Some of Farmer Ran's cows are escaping. N (3 <= N <= 50,000) of them are trying to escape through a mountain pass, a dangerous narrow route which contains are M (1 <= M < N) sequential crevasses that block their escape. Each crevasse as a positive width W (1 <= W < 2^32), and each cow has a positive size S (1 <= W < 2^32) that is a power of 2 (the cows have been on a strange diet recently).

In order to cross a crevasse of width W, a group of heroic cows whose sizes
sum to at least W form a ``cow bridge'' by laying end to end across the
crevasse, each cow holding onto the hooves of the cow in front of her. The
other cows walk across this cow bridge and then the bridge cows swing onto
the far side of the crevasse, so all the cows cross safely.  Unfortunately,
once a cow has been part of a bridge, she is too tired to be part of future
bridges.

Compute the maximum number of crevasses the cows can cross.

PROBLEM NAME: cbridge

INPUT FORMAT:

* Line 1: Three space-separated integers: N, M, and B.

* Lines 2..B+2: Line i+1 contains a count of the number of cows of
        size 2^(i-1). The sum of these lines will be equal to N.

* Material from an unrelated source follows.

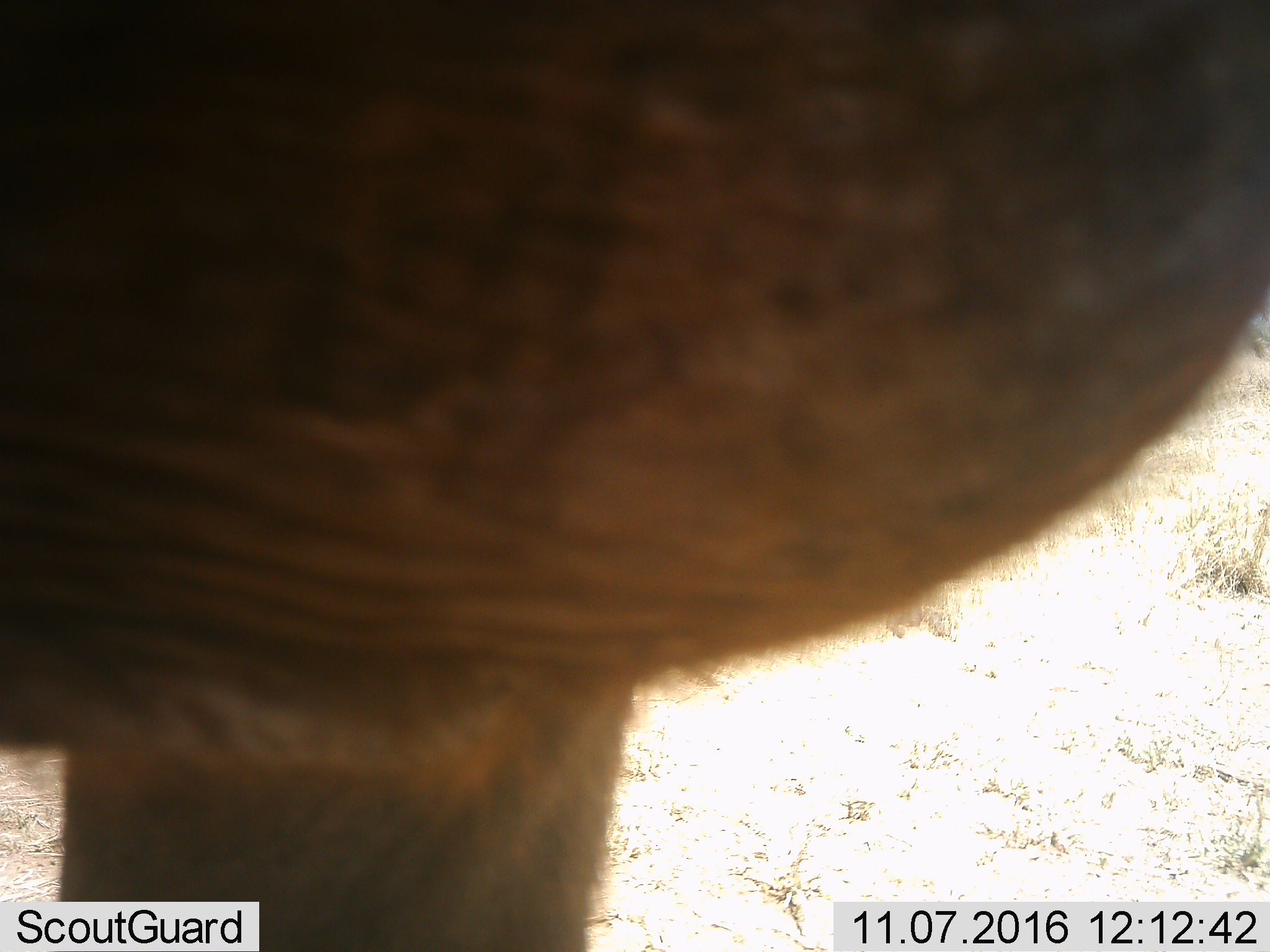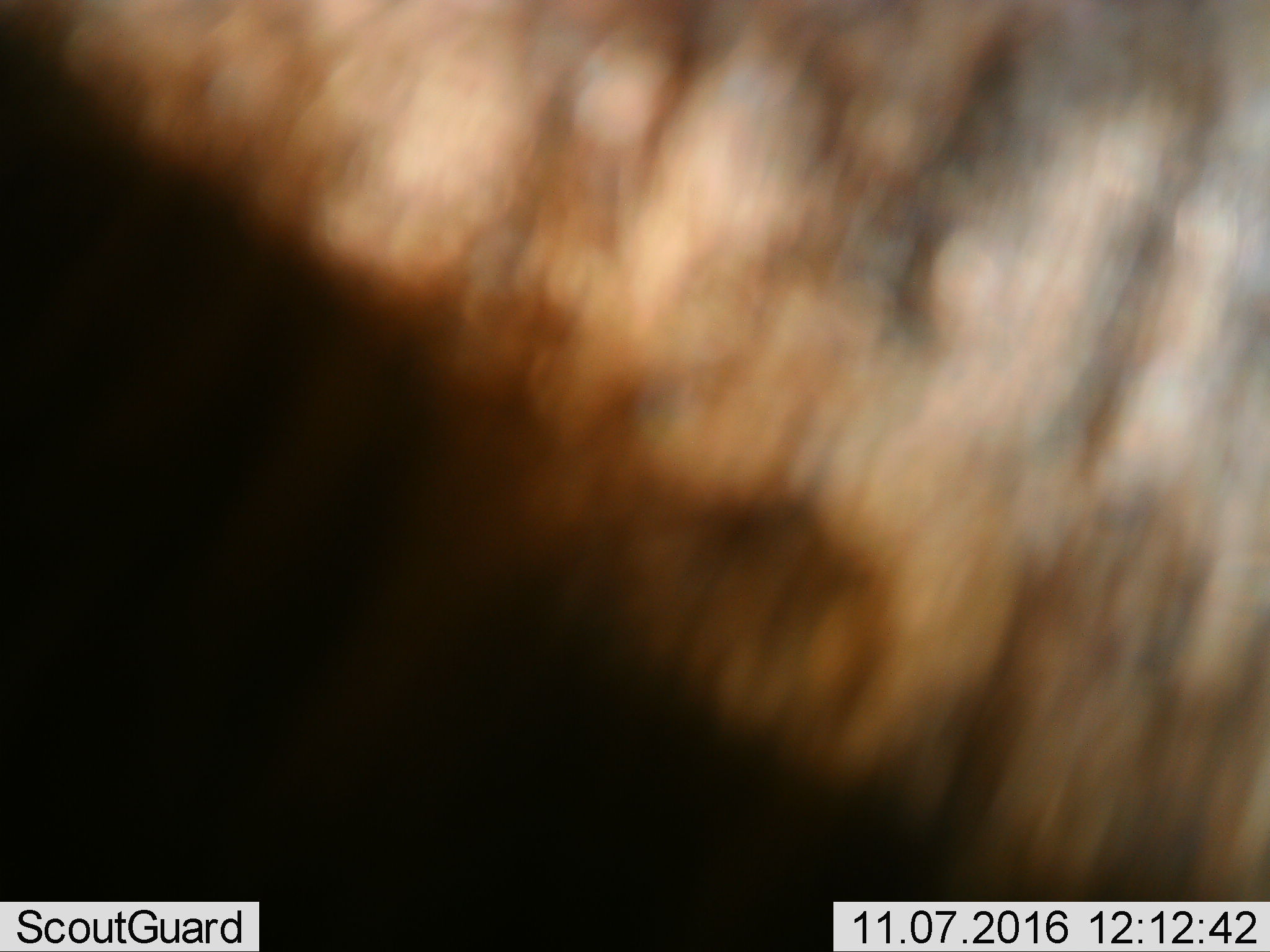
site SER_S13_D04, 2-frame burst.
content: unidentified animal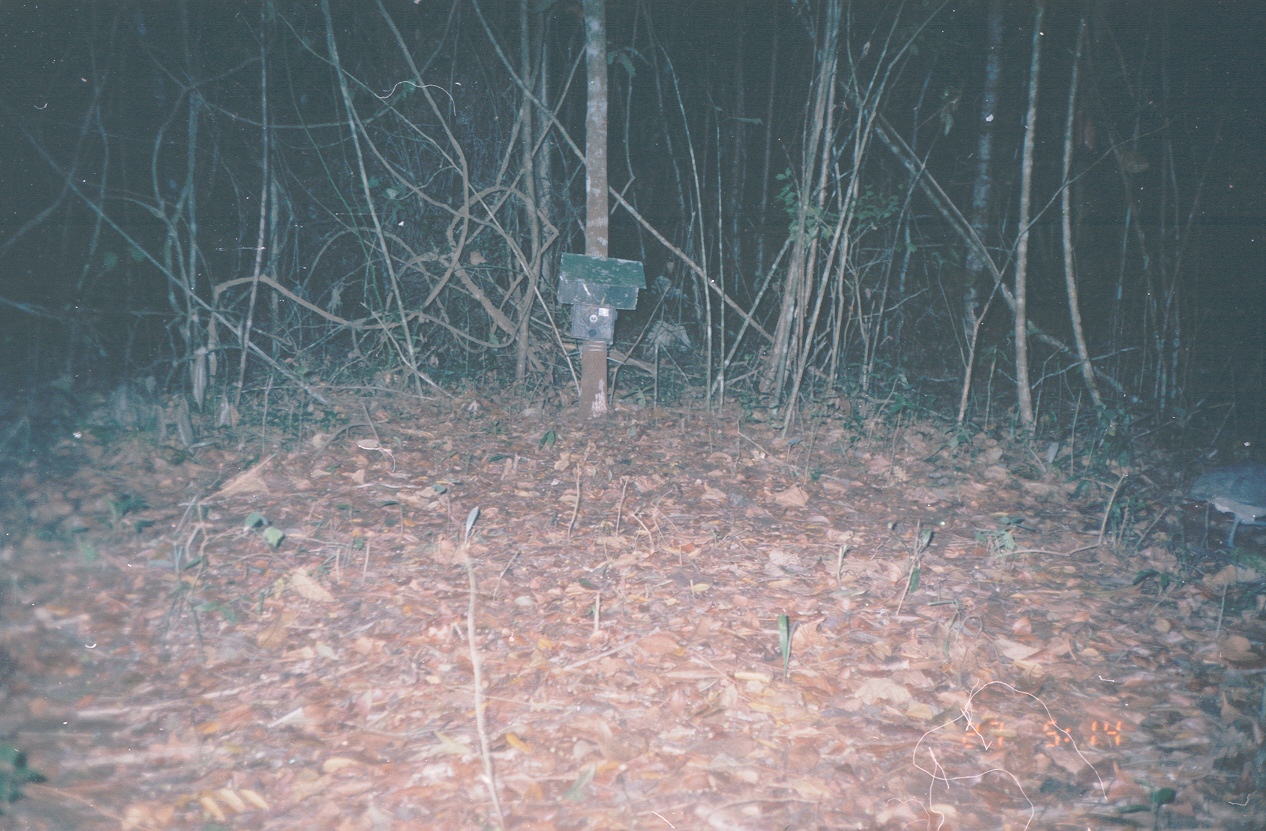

* Lines B+3..B+M+2: Each of these lines gives the width of a fissure.

SAMPLE INPUT:

7 4 2
2
2
3
6
7
2
4

INPUT DETAILS:

2 cows of size 2^0 = 1, 2 of size 2^1 = 2, and 3 of size 2^2 = 4. Crevasses
of sequential widths 6, 7, 2, and 4.

OUTPUT FORMAT:

* Line 1: The number of crevasses that the cows can cross.

SAMPLE OUTPUT:

3

OUTPUT DETAILS:

The cows can cross the first three crevasses, using a 2^1 and a 2^2 cow for
the first bridge, a 2^0, 2^1, and 2^2 cow for the second bridge, and the
remaining 2^2 cow for the third bridge.  There are other groupings they
could use to cross the first three, but there is no grouping that will get
them across the fourth.